**ACTIVITY**
Set down, exactly and only, everything from the line containing "Tacos de Mixiote image 2" down to the line containing "Archived image Webcam" in the data below; the pictures are not part of the copy.

**RECORDED DATA**
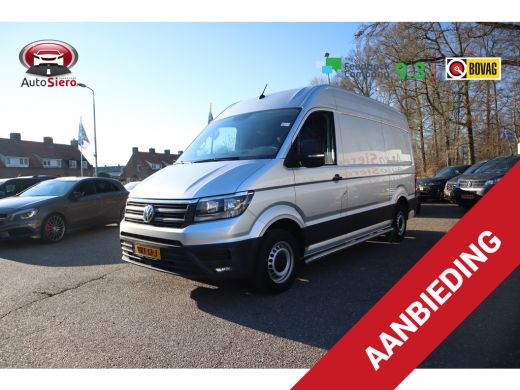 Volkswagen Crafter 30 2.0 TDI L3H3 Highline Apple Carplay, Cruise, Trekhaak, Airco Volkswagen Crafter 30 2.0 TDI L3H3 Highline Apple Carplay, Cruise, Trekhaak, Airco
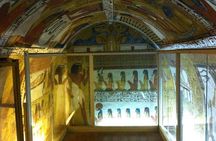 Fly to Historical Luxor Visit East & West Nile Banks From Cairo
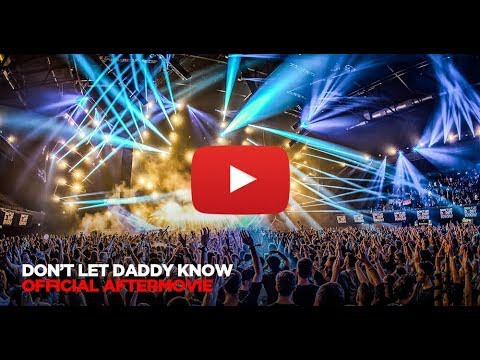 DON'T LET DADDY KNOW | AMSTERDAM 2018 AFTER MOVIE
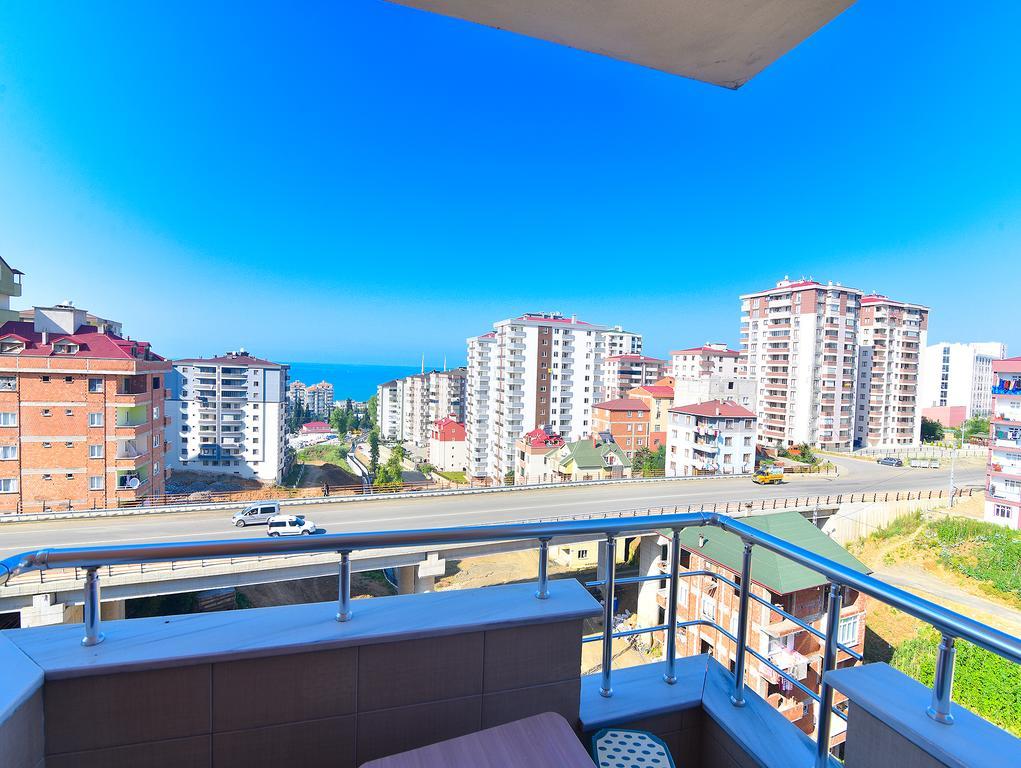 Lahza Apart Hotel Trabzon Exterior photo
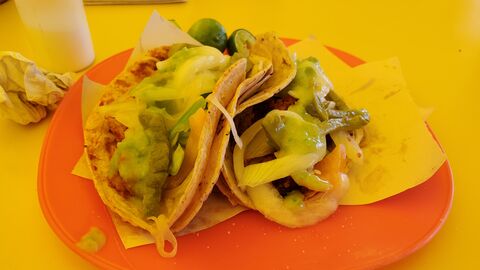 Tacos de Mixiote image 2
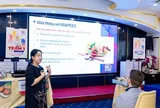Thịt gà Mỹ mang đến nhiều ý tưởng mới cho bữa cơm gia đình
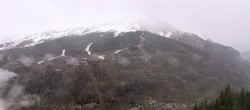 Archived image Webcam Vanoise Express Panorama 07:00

---

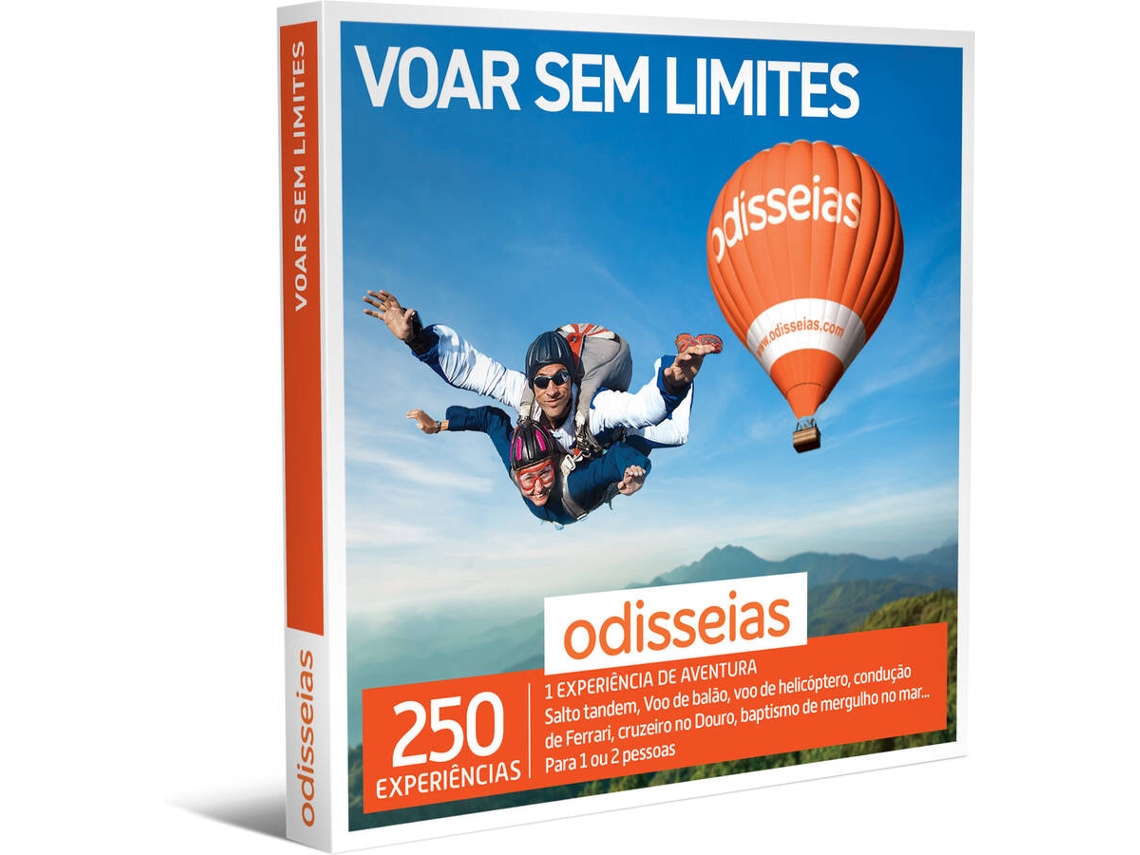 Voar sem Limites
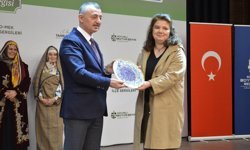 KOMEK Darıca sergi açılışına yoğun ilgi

**ANSWER FOR THIS EXERCISE**
 Tacos de Mixiote image 2
Thịt gà Mỹ mang đến nhiều ý tưởng mới cho bữa cơm gia đình
 Archived image Webcam Vanoise Express Panorama 07:00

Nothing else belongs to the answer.